Osservo mia mamma attraverso il finestrino. Lei si stringe nello scialle, in silenzio. Il silenzio è arte sua. Poi il treno urla forte, più forte della maestra con la scucchia quando scoprì lo scarafone morto che le avevamo nascosto sotto il sillabario. Allora le mamme fuori al treno incominciano a muovere le braccia avanti e indietro e io credo che ci stanno salutando. Invece no. Tutte le creature sopra al treno si sfilano i cappotti e li buttano dai finestrini per darli alle mamme, pure Mariuccia e Tommasino. Io dico: – Ma che madonna state facendo? Nell’alta Italia, poi, vi puzzate di freddo. E Tommasino risponde: – Questo era il patto: i bambini che partono lasciano i cappotti ai fratelli che restano, perché nell’Alta Italia l’inverno è freddo, ma pure qua non è che fa caldo.

La voce di Amerigo è quella di bambini e di adulti costretti a separarsi, di chi in nome di un bene superiore sceglie un sacrificio d’amore. L’amore grande di chi accetta il lasciare andare. E la trama, intessuta di un dialetto che scava con i suoni del parlato colloquiale e quotidiano, pur toccando corde di profonda commozione non si consuma in melensi sentimentalismi perché la realtà svela il suo volto più crudo, le sue ingiuste disparità sociali. Cosa accadrà presso le nuove famiglie, come si incontreranno mondi e persone così diversi? Ma questo è anche il romanzo di un riscatto sofferto e cercato, di uno stringere i denti, di un ingoiare assenze, di separazioni difficili ma colmate da gesti concreti e solidali.

– Sono contenti che ci andiamo a mangiare le cose loro? – chiede il biondo, che non riesce a crederci. – E perché? – Per la so-li-da-rie-tà, -dice Maddalena. – È come la di-gni-tà? – dico io facendo la stessa faccia della Panchiochia, ma senza sputare tra i denti.
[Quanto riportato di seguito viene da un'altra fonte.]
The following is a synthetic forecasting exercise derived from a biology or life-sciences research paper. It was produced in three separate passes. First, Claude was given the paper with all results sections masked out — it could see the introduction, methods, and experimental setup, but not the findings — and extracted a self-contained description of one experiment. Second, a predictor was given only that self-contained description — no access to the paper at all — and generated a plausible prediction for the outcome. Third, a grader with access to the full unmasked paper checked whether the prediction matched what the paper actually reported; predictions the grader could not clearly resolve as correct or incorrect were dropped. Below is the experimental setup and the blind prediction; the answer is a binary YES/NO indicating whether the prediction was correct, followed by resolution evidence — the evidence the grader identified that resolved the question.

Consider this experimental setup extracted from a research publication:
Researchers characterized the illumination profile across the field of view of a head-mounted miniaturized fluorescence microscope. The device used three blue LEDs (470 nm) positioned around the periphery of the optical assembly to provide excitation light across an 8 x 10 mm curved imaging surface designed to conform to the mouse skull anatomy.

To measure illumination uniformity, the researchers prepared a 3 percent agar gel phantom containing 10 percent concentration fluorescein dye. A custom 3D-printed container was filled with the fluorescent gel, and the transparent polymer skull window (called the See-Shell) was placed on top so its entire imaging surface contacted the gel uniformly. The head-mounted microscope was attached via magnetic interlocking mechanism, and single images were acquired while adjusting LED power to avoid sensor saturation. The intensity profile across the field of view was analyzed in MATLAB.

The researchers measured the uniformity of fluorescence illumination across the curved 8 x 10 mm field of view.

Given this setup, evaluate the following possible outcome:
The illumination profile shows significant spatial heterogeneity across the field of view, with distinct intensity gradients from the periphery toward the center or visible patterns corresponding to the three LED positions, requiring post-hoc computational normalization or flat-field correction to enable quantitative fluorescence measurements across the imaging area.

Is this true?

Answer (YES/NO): NO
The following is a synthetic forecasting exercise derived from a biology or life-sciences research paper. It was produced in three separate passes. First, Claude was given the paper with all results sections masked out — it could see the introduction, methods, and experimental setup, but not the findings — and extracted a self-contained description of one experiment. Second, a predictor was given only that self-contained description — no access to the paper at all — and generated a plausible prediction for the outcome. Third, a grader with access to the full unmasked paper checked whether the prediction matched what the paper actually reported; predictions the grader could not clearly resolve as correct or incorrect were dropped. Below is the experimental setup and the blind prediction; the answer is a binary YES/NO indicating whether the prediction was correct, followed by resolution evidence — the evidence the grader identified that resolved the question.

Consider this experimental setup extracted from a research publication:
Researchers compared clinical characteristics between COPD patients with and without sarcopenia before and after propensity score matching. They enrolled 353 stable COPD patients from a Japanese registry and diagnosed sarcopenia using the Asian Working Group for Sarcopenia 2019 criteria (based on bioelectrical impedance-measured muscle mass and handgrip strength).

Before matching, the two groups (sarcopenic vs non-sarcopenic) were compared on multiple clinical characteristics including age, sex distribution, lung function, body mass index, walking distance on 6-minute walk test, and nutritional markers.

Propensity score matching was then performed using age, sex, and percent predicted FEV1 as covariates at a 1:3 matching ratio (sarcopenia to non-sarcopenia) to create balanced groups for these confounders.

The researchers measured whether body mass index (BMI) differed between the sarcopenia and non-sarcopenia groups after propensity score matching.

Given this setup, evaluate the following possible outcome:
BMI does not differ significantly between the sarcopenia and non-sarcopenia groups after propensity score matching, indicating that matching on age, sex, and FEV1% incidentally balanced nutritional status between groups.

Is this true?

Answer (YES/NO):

Maddalena spiega che la solidarietà è come una dignità verso gli altri. – Se io oggi ho due salami, allora ne do uno a te, così se tu domani hai due caciotte, me ne dai una a me.

Penso all’oggi, a quello che stiamo vivendo, in questi tempi così difficili e bui d’emergenza e la storia di Amerigo e di tutti quelli che insieme a lui vissero quegli anni mi sembra proprio qui, vicino vicino.